Right now I’m translating a French fairy tale in which the words chats and chaudière evoke my Macbeth textbook cover with its etching of three hags on a bleak plain waiting for the cauldron to boil.  But while in Shakespeare’s cauldron there boils the fillet of a fenny snake, in the French fairy tale cauldron there is nought but milk.  For the cats.

54 great opening lines: 28

Let me lay it out for you:
a rural photography competition in a local town hall
and the woman next to me,
sitting with her husband and two children,
had travelled three hours to be there.

8 x 10 colour enlargements $16.50, Cate Kennedy

*****

I heard this poem read on the radio.  With ‘Let me lay it out for you’, the author had my attention.  It rewards hearing it in full.

54 great opening lines: 27

One day in the spring of 1998, Bluma Lennon bought a secondhand copy of Emily Dickinson’s poems in a bookshop in Soho, and as she reached the second poem on the first street corner, she was knocked down by a car.

The Paper House, Carlos María Domínguez (Trans. Nick Caistor)

*****

This is a small novel I found on my daughter-in-law’s bookshelf.  I was hooked from the first line, and took it home.

54 great opening lines: 26

The stranger came early in February, one wintry day, through a biting wind and a driving snow, the last snowfall of the year, over the down, walking from Bramblehurst railway station, and carrying a little black portmanteau in his thickly gloved hand.

The Invisible Man, H.G. Wells

*****

Yesterday I posted the opening line of Invisible Man (sans article) by Ralph Ellison, published in 1952, a book I confused with The Invisible Man (avec article) from 1897 which I listened to on a long car trip recently.  I found the latter interesting in the first half, but more and more disturbing as the protagonist attempted to violently and invisibly dominate his world.

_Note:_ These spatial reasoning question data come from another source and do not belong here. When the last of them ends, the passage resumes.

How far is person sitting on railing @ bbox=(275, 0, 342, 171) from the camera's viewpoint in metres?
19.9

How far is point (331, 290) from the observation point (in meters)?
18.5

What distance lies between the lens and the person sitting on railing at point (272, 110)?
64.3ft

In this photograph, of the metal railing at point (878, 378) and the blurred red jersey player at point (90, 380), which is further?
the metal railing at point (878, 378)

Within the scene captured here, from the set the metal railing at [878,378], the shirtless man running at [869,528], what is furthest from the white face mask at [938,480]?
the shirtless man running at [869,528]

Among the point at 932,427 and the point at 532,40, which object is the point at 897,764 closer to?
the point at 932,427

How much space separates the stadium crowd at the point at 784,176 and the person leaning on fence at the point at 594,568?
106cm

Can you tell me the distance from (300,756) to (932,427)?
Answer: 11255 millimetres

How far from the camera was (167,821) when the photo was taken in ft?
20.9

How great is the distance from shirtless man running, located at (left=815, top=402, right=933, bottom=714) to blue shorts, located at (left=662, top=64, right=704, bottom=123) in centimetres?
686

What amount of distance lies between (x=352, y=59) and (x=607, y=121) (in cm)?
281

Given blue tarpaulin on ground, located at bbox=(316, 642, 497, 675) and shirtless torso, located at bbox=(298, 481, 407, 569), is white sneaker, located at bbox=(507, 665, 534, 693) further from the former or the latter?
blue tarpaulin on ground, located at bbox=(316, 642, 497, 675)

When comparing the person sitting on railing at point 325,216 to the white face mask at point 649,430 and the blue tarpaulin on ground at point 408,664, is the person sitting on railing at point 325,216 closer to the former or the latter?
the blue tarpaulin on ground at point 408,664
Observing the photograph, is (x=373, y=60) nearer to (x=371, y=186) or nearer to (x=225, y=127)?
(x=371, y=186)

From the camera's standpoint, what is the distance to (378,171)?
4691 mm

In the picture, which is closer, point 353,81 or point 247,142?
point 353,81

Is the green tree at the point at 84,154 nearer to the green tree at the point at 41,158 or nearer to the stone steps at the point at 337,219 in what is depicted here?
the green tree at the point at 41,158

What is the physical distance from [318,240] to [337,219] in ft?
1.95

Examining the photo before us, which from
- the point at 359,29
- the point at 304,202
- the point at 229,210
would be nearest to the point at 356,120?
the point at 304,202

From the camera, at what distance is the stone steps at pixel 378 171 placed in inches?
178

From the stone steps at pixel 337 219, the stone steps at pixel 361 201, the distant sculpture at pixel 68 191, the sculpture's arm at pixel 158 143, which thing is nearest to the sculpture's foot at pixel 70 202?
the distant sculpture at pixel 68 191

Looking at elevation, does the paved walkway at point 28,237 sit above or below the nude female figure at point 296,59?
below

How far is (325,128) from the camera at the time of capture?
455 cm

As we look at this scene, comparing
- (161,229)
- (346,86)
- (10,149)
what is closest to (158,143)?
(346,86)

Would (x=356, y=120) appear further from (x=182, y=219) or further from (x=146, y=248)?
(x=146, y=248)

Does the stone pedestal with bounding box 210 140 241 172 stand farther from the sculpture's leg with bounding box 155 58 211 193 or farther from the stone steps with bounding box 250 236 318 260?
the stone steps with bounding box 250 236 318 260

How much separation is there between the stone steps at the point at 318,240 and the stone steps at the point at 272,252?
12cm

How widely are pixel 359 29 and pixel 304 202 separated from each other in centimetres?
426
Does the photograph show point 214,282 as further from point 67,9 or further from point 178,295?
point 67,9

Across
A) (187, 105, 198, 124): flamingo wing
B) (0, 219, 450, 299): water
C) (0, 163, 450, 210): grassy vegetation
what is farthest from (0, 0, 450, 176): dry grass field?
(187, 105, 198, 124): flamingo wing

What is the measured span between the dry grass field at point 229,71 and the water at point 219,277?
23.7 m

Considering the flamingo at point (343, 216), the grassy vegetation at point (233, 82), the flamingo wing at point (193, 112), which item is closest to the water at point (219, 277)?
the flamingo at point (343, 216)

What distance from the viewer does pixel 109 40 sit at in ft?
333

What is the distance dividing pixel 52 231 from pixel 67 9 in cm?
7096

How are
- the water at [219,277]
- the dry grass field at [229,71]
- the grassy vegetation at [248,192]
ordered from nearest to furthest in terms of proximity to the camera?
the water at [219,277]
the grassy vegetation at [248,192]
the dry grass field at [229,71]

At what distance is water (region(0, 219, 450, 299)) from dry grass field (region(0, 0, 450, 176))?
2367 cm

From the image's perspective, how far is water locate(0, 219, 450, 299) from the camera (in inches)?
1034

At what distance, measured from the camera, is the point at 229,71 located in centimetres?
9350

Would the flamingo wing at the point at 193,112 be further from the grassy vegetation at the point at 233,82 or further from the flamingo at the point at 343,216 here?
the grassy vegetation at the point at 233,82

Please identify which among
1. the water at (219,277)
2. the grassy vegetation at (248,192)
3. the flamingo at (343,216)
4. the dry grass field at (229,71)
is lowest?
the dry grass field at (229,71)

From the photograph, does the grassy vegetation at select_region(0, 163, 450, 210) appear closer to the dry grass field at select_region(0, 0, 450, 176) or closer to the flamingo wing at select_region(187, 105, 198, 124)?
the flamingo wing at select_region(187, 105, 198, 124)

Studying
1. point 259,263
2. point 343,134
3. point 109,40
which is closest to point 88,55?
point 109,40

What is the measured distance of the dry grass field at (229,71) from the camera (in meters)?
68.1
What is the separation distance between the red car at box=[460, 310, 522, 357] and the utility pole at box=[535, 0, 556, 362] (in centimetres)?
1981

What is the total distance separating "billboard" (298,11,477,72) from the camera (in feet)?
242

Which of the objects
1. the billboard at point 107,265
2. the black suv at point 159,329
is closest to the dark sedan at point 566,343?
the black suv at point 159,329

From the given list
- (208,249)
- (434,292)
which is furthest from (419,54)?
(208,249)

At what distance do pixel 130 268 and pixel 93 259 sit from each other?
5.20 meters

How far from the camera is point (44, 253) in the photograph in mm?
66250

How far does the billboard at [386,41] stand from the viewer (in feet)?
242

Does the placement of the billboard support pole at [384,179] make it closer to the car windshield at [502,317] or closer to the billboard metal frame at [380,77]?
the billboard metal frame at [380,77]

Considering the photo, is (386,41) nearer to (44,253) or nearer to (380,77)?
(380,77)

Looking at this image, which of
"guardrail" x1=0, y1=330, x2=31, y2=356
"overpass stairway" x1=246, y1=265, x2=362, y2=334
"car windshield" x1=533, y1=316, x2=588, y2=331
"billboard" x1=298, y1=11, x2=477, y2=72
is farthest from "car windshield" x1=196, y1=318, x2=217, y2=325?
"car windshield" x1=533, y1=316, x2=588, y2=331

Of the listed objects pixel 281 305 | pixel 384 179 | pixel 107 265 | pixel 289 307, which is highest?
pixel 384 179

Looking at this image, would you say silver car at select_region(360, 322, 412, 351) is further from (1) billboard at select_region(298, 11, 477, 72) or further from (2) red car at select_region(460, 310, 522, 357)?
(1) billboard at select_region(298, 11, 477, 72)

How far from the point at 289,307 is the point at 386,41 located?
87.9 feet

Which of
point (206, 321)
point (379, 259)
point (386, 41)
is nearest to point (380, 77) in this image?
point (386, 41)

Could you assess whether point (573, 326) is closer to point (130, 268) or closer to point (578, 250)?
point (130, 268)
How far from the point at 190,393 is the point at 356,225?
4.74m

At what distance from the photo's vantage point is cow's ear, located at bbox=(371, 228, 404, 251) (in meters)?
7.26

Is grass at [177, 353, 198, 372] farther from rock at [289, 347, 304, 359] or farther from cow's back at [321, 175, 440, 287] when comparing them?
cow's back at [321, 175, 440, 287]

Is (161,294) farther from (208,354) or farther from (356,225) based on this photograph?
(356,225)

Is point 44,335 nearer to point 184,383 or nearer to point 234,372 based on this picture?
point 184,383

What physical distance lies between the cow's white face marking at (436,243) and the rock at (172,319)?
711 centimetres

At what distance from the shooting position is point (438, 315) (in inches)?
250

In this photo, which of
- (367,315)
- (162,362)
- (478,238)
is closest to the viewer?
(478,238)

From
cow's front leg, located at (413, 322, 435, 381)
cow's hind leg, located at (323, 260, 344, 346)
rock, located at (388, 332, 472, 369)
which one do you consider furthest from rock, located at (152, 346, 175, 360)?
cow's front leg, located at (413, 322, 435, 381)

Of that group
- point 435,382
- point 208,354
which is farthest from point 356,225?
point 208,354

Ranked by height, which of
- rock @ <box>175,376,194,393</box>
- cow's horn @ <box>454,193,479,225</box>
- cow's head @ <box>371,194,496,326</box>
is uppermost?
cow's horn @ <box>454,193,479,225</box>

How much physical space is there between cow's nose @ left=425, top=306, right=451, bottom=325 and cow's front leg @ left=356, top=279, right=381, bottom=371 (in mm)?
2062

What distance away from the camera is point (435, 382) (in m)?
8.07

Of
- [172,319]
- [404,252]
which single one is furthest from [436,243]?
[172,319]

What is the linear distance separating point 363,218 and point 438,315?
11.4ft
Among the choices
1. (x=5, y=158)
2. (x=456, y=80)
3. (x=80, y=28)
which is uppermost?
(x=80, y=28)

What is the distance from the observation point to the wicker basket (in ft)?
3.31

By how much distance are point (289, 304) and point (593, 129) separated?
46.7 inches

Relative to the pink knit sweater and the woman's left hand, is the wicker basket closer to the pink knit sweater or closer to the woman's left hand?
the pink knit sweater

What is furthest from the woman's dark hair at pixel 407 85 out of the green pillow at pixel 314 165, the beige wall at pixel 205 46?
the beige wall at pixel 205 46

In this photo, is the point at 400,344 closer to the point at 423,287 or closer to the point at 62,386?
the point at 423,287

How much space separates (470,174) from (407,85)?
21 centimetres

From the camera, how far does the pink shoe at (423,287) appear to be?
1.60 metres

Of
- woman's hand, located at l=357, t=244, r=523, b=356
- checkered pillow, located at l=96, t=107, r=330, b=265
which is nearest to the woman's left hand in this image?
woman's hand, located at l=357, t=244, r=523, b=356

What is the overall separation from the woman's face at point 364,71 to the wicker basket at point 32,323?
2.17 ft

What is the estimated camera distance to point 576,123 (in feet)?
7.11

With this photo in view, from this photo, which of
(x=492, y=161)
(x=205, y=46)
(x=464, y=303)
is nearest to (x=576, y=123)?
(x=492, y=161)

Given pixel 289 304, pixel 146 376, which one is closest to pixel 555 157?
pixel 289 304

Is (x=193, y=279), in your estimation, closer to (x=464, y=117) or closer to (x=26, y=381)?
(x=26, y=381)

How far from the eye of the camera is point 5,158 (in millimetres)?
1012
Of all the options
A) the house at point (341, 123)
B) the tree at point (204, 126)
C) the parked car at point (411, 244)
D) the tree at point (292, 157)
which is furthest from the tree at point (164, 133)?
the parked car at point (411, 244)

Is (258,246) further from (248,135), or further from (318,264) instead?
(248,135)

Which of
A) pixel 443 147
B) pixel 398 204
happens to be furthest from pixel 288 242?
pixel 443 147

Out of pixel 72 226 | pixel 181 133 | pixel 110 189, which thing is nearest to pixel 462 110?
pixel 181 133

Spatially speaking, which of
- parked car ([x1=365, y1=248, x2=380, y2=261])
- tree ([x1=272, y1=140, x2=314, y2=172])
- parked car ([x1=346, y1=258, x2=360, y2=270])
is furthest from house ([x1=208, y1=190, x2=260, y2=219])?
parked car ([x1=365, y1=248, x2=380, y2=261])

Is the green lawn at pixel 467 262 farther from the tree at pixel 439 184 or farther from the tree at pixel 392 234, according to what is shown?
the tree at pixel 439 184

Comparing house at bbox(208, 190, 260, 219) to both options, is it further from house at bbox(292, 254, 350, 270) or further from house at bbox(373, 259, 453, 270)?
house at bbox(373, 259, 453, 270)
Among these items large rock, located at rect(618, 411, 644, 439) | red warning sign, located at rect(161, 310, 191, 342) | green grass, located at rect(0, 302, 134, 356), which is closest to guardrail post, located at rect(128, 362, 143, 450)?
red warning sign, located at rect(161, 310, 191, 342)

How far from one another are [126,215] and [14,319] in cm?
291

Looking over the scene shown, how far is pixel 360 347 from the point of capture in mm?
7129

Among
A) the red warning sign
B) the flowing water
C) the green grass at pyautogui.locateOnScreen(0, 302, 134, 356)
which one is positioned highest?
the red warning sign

Wells’s writing is awesome;  look at the words he chose to help us imagine guns and glass:

A resounding smash of glass came from upstairs. Adye had a silvery glimpse of a little revolver half out of Kemp’s pocket. “It’s a window, upstairs!” said Kemp, and led the way up. There came a second smash while they were still on the staircase. When they reached the study they found two of the three windows smashed, half the room littered with splintered glass, and one big flint lying on the writing table. The two men stopped in the doorway, contemplating the wreckage. Kemp swore again, and as he did so the third window went with a snap like a pistol, hung starred for a moment, and collapsed in jagged, shivering triangles into the room.

54 great opening lines: 25

I am an invisible man.

Invisible Man, Ralph Ellison

*****

Last week I pulled this book from a friend’s shelf and began reading.  Great opening line, I thought, but why don’t I remember it?  After I’d read a couple of pages I realised the book was not what I thought it was, The Invisible Man by H.G. Wells, which I listened to in the car recently.  I’ve now read many more pages and am happy to have accidentally discovered this story.

54 great opening lines: 24

The verb ‘to read’ does not tolerate the imperative, an aversion it shares with a few others:  ‘to love’ … ‘to dream’ …

Like a Novel (originally Comme un roman), Daniel Pennac (my translation)

*****

I’ve read this book in French.  On the back cover is a list of ten rights of a reader, which I found online in the printable form of an English language poster, and which I duly printed and stuck to the back of a particular door for everyone to read.